= Supplied passage =

::::::::::

Gluconacetobacter diazotrophicus

Scientific classification
- Domain: Bacteria
- Kingdom: Pseudomonadati
- Phylum: Pseudomonadota
- Class: Alphaproteobacteria
- Order: Rhodospirillales
- Family: Acetobacteraceae
- Genus: Gluconacetobacter
- Species: G. diazotrophicus
- Binomial name: Gluconacetobacter diazotrophicus (Gillis et al. 1989) Yamada et al. 1998

= Gluconacetobacter diazotrophicus =

- Genus: Gluconacetobacter
- Species: diazotrophicus
- Authority: (Gillis et al. 1989) Yamada et al. 1998

Species of bacterium

Gluconacetobacter diazotrophicus is a bacterium with a rod-like shape, has rounded ends and belongs to Gram-negative bacteria. The bacterium is known for stimulating plant growth and being tolerant to acetic acid. With one to three lateral flagella, and known to be found on sugarcane, Gluconacetobacter diazotrophicus was discovered in Brazil by Vladimir A. Cavalcante and Johanna Dobereiner.

== Characteristics ==
Originally found in Alagoas, Brazil, Gluconacetobacter diazotrophicus is a bacterium that has several interesting features and aspects which are important to note. The bacterium was first discovered by Vladimir A. Cavalcante and Johanna Dobereiner while analyzing sugarcane in Brazil. Gluconacetobacter diazotrophicus is a part of the Acetobacteraceae family and started out with the name, Saccharibacter nitrocaptans, however, the bacterium is renamed as Acetobacter diazotrophicus because the bacterium is found to belong with bacteria that are able to tolerate acetic acid. Again, the bacterium’s name was changed to Gluconacetobacter diazotrophicus when its taxonomic position was resolved using 16s ribosomal RNA analysis. In addition to being a part of the Acetobacter family, Gluconacetobacter diazotrophicus belongs to the Pseudomonadota phylum, the Alphaproteobacteria class, and the Gluconacetobacter genus while being a part of the Rhodosprillales order. Other nitrogen-fixing species in this same genus include Gluconacetobacter azotocaptans and Gluconacetobacter johannae
Muthukumarasamy et al., reported that this bacterium was found to be associated with sugarcane and paddy and mitigating 50 % of N requirement in sugarcane and paddy.
Gluconacetobacter diazotrophicus cells are shaped like rods, have ends that are circular or round, and have anyom one to three flagella that are lateral. Based on these descriptions of the cell, Gluconacetobacter diazotrophicus was first classified as a proposed new genus and species named Saccharobacter nitrocaptans.. The cells be viewed as darkish brown or orange colonies under a microscope. In addition, the cells are aerobic which describes their need of oxygen. Because the bacterium is found on sugar cane when first discovered, as explained prior, and reacts strongly to high amounts of sugar, Gram Negative is the correct classification for Gluconacetobacter diazotrophicus. In addition to sugarcane, G. diazotrophicus has been found in different plants like coffee tree and pineapple.

::::::::::

= Problems and tasks =
a: Condense the paragraph of the Gluconacetobacter diazotrophicus article that begins "Gluconacetobacter diazotrophicus is a bacterium with a rod-like shape" into a short bulleted list, keeping its main facts.
b: Reproduce the Gluconacetobacter diazotrophicus article word for word, from "Species of bacterium" up to and including "and Johanna Dobereiner.".
c: Resume the Gluconacetobacter diazotrophicus article from the point where it stops.
The stored records are material separate from the Gluconacetobacter diazotrophicus article.

Stored records:

::::::::::

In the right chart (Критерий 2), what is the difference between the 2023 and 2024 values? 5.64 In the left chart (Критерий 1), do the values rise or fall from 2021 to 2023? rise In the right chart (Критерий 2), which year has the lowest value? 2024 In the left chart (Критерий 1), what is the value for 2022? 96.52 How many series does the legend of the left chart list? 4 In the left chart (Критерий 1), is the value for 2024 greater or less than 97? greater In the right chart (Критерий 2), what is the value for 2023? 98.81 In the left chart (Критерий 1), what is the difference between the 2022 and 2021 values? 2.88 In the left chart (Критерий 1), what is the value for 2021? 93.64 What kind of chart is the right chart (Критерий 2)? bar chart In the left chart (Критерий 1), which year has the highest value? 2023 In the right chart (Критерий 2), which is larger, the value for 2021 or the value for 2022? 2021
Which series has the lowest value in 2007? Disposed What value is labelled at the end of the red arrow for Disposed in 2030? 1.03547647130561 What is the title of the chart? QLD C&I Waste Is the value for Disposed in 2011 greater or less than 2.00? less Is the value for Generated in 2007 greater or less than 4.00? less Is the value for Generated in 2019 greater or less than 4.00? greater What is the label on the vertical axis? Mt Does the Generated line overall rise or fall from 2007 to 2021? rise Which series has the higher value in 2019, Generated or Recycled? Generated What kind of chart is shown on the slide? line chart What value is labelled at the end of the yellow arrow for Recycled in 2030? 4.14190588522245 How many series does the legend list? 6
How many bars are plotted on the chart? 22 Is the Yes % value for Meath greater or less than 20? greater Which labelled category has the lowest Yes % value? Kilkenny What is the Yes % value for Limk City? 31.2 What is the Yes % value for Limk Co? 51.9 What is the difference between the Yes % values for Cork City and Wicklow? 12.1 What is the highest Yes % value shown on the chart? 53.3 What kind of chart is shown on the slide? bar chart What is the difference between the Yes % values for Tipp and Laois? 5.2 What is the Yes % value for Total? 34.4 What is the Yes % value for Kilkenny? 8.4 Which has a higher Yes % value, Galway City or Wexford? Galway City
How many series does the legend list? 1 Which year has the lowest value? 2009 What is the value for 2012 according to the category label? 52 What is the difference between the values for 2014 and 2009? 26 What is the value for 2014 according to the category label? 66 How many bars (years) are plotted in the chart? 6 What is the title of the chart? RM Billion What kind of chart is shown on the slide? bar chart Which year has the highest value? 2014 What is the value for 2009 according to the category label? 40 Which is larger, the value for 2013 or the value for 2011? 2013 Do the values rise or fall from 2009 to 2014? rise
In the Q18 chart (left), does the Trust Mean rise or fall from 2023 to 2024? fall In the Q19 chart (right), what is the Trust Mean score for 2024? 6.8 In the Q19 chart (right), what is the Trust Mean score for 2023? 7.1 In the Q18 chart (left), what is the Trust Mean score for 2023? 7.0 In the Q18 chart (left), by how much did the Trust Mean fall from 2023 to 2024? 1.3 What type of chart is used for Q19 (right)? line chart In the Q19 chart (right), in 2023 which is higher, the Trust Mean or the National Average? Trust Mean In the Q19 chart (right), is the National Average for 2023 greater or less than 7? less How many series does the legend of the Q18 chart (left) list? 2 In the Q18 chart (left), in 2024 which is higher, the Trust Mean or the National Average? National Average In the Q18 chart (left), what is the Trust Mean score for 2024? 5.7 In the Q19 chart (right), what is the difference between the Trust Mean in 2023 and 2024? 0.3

::::::::::

= Outputs in order =
a:
- Rod-shaped bacterium with rounded ends
- Gram-negative
- Stimulates plant growth and tolerates acetic acid
- Has one to three lateral flagella
- Found on sugarcane
- Discovered in Brazil by Vladimir A. Cavalcante and Johanna Dobereiner

b:
Species of bacterium

Gluconacetobacter diazotrophicus is a bacterium with a rod-like shape, has rounded ends and belongs to Gram-negative bacteria. The bacterium is known for stimulating plant growth and being tolerant to acetic acid. With one to three lateral flagella, and known to be found on sugarcane, Gluconacetobacter diazotrophicus was discovered in Brazil by Vladimir A. Cavalcante and Johanna Dobereiner.

c:
Gluconacetobacter diazotrophicus is also known for nitrogen fixation. This feature allows the bacteria to work on nitrogen in the air in order for the correct amount of nitrogen can be received by plants. Gluconacetobacter diazotrophicus is a notable microbe because studies have shown that the bacteria can help tomatoes and other crops grow. Besides to be a nitrogen-fixing bacterium, G. diazotrophicus synthesizes Indole-3-acid acetic, that could contribute to promote the growth of the associated plant. This microbe fights off Xanthomonas albilineans which is a pathogen found in sugar cane. In regard to the ecology of this microorganisms, the numbers of G. diazotrophicus that colonize sugarcane decrease when the plant is grown under high nitrogen fertilization doses.

Overall, Gluconacetobacter diazotrophicus, through the research restated, plays a significant role in the environment for plants specifically sugar cane, helps to grow crops, and can be found in areas that are acidic and contain oxygen.

== Genome ==
The genome that was found to be closely sequenced with Gluconacetobacter diazotrophicus was the Pal5 genome. This genome has one circular chromosome and two plasmids. The two plasmids found in the genome are pGD01 and pGD02 which contain 38,818 and 16,610 base pairs respectively. The G-C content for Gluconacetobacter diazotrophicus could be calculated at 66.19%. The Pal5 genome was found to have 583 proteins that can be used to depict the possible “metabolic pathways” in Gluconacetobacter diazotrophicus. The bacterium has been studied to move from different crops and also helpful in growing corn. Because they create phytohormones, Gluconacetobacter diazotrophicus has proven to stimulate other plant’s growth.